The deepest cost is the one we say least about. When care is uneven, the people who hold the most risk are often the ones with the least protection, the staff who stay through the whole arc of a danger others rotate out of. A duty of care that reaches some of a team and not all of it is not really a duty. It is a privilege sorted by category, and the people closest to the threat can feel exactly where they sit in it.

The fix is to treat care as a fixed cost of the work, not a variable we tune to fit. Most of the moves are within reach now.

Budget care before delivery, not after it. The safety, security, insurance, and support of staff should be costed into a programme as a non-negotiable line, set before we decide how far the rest of the money stretches.
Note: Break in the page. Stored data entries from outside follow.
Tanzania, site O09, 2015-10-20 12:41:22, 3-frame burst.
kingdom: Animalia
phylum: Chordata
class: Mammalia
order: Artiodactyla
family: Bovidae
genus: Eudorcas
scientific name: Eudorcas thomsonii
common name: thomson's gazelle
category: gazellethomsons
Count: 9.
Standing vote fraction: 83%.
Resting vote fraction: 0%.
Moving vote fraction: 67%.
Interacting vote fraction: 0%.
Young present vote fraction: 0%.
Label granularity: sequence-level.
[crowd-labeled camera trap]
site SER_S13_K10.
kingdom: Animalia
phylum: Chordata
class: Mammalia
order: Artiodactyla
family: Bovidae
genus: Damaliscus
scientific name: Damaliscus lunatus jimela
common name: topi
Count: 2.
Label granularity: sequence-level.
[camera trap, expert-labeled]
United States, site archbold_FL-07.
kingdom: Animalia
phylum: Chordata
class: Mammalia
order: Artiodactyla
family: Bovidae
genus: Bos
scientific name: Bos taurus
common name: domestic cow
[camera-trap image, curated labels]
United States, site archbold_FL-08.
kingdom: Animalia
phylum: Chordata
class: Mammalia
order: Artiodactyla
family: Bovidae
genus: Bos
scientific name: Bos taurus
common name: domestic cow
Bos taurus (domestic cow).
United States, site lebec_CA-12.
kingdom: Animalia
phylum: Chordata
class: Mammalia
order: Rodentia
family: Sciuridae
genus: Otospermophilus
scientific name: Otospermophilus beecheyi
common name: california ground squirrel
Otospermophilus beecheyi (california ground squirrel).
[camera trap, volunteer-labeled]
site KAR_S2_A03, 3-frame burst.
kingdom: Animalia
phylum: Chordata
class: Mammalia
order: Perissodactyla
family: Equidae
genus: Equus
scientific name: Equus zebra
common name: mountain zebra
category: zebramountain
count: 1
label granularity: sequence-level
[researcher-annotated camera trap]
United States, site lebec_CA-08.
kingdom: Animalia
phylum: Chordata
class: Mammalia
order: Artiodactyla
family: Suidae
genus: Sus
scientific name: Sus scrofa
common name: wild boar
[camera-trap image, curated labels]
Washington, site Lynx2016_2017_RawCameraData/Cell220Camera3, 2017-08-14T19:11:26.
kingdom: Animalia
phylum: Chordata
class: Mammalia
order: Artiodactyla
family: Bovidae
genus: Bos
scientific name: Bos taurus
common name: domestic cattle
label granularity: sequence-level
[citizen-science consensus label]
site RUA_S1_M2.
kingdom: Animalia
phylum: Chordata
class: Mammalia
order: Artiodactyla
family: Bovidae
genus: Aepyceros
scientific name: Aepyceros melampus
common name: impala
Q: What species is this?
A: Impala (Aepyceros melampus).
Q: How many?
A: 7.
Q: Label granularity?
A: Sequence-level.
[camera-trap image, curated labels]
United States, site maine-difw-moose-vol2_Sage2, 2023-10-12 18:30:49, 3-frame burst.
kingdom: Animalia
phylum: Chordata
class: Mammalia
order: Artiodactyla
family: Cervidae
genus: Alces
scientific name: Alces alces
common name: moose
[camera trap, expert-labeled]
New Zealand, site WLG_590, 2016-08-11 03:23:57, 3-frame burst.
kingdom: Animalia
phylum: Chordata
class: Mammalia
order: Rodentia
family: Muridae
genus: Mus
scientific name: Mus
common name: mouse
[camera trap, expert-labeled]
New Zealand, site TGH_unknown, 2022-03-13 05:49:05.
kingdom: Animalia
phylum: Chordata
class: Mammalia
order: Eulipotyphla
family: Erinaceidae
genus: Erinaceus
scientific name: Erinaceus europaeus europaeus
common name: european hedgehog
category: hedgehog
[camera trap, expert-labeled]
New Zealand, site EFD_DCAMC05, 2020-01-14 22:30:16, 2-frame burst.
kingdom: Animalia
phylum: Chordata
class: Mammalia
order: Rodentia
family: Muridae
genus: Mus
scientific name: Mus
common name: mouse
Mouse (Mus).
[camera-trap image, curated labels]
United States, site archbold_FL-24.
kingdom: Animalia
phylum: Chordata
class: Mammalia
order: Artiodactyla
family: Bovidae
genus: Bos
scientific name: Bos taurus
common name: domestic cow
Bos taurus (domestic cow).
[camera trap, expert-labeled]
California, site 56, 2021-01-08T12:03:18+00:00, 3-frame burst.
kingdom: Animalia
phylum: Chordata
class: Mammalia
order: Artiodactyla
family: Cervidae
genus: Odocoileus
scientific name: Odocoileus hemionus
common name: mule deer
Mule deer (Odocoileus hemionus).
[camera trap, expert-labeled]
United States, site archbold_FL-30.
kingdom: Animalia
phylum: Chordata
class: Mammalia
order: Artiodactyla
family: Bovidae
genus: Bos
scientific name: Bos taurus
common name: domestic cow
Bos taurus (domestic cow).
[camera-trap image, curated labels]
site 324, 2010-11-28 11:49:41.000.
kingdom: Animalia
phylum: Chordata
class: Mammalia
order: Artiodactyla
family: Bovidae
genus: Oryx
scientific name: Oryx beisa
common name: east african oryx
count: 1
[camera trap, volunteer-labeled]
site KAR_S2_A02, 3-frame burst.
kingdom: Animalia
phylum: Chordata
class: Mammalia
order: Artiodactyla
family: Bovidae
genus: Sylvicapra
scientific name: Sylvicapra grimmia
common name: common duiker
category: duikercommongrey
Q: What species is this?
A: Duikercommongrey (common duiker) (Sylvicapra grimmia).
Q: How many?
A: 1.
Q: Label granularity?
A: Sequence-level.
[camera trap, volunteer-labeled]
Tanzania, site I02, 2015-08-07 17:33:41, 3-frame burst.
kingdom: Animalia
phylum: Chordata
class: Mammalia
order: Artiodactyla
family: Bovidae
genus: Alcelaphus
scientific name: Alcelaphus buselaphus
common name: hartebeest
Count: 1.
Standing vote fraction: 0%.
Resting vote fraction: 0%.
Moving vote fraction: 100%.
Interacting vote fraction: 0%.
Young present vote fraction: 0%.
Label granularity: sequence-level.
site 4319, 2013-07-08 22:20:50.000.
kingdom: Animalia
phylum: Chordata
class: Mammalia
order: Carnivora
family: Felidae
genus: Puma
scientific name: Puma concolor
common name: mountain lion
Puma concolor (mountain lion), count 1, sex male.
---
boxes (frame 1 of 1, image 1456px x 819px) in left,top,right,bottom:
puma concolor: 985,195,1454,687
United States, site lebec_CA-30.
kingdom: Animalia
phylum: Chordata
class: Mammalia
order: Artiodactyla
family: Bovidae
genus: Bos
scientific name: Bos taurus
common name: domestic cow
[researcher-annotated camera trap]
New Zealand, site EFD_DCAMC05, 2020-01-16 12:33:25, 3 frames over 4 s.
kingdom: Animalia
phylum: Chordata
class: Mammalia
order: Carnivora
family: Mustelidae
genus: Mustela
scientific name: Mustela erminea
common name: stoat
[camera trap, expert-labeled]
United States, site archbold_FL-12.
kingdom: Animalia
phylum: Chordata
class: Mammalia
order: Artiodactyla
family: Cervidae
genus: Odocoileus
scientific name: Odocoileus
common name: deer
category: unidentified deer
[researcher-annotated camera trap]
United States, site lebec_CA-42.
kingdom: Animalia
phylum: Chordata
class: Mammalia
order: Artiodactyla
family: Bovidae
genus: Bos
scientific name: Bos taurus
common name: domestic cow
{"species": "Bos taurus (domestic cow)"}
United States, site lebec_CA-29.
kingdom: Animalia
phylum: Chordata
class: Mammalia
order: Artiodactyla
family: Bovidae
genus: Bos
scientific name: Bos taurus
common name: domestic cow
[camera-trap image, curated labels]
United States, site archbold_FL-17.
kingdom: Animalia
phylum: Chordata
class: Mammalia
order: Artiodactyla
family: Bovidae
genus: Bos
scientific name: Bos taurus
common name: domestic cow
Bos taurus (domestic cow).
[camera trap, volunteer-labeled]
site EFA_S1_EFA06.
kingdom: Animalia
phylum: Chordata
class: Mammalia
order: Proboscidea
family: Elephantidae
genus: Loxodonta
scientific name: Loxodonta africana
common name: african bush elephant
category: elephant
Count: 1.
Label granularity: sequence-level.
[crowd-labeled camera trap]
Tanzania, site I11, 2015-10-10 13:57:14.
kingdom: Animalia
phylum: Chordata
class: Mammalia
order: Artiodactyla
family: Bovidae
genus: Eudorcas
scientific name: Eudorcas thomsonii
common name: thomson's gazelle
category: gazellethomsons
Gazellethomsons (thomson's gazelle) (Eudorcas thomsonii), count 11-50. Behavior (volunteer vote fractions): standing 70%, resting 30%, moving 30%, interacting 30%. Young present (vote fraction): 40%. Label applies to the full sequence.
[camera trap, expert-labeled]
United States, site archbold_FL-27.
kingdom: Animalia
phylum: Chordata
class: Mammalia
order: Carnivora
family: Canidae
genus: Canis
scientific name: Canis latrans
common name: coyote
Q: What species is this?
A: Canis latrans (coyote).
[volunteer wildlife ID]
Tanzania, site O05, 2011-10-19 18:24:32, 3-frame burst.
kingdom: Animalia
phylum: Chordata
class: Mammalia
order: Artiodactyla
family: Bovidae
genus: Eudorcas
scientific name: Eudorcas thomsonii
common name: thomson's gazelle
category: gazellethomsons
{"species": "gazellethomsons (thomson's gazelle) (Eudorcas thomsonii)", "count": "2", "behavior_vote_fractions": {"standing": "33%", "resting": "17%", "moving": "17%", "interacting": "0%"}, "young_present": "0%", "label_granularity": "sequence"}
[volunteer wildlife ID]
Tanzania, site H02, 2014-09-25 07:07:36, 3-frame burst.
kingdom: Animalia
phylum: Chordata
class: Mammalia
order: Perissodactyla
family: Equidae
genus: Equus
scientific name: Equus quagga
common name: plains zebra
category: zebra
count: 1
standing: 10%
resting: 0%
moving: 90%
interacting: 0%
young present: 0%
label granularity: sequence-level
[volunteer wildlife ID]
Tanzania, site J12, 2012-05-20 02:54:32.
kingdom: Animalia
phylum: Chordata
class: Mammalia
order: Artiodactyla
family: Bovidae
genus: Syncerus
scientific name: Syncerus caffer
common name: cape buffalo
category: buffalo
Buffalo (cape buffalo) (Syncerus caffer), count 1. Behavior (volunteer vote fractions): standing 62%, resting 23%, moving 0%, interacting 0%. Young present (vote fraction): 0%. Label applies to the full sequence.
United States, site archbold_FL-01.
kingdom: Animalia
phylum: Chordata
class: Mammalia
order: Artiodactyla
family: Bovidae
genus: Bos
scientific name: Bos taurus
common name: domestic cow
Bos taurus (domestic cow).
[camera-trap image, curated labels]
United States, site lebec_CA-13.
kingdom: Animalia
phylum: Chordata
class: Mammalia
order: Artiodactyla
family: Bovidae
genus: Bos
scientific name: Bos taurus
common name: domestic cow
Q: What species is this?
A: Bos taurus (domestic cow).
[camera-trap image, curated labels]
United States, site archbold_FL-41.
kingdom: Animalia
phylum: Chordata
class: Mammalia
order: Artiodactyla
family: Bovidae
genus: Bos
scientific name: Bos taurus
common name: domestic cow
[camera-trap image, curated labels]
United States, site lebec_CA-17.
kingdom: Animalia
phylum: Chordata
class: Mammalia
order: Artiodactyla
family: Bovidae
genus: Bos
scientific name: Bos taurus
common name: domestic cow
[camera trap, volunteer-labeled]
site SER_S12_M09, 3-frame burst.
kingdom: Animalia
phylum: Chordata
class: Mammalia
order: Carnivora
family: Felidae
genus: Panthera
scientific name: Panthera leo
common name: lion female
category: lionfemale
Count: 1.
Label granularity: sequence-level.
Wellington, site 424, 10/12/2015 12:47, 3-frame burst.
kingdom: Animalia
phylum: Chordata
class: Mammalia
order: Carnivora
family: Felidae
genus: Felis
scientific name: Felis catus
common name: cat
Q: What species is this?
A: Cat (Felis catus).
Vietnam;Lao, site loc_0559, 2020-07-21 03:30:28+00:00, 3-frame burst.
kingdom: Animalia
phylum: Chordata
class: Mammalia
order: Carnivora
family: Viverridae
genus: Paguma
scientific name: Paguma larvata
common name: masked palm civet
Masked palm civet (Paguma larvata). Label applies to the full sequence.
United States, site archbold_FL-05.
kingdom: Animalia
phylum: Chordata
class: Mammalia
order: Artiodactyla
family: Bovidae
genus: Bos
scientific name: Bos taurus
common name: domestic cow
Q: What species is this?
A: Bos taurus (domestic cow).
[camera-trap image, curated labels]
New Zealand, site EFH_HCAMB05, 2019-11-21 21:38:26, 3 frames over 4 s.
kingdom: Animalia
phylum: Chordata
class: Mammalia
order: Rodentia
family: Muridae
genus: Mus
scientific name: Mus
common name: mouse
A programme we cannot run safely is not a cheaper programme. It is one we should not run as designed.

Make the protection follow the risk, not the contract. The test of a duty of care is whether the person carrying the most danger has the most cover, regardless of where they were hired. Map who actually holds the risk in an operation, and make sure the safety measures, the insurance, and the support reach them first. A gap that leaves the most exposed the least protected is the gap to close before any other.

Put the support before the harm. Psychological and medical support that exists only as a response to a crisis arrives too late for the person it was meant to help. Building it in ahead of need, as a standing part of how a team operates in a hard place, costs less than the breakdown it prevents.

Make the case to funders as a shared obligation. Much of the squeeze on care comes from how programmes are costed and judged, so part of the redesign belongs in the funding conversation. Funders carry the same interest we do in staff who stay safe, stay well, and stay long enough to deliver. The argument is strongest made plainly, as the condition for the work holding up rather than a soft extra layered on top.

We sent them into the risk. The care is not a benefit we extend. It is the debt we took on the moment we made the ask.

None of this asks us to spend money we do not have or to halt work in dangerous places, which is often exactly where the work matters most. It asks us to stop treating the protection of our own people as the flexible part of the plan. The measure of our duty of care is not the warmth of the promise in the recruitment pack. It is whether the person we asked to carry the risk was protected as if we meant it, and that is a choice we can make at the next budget we build.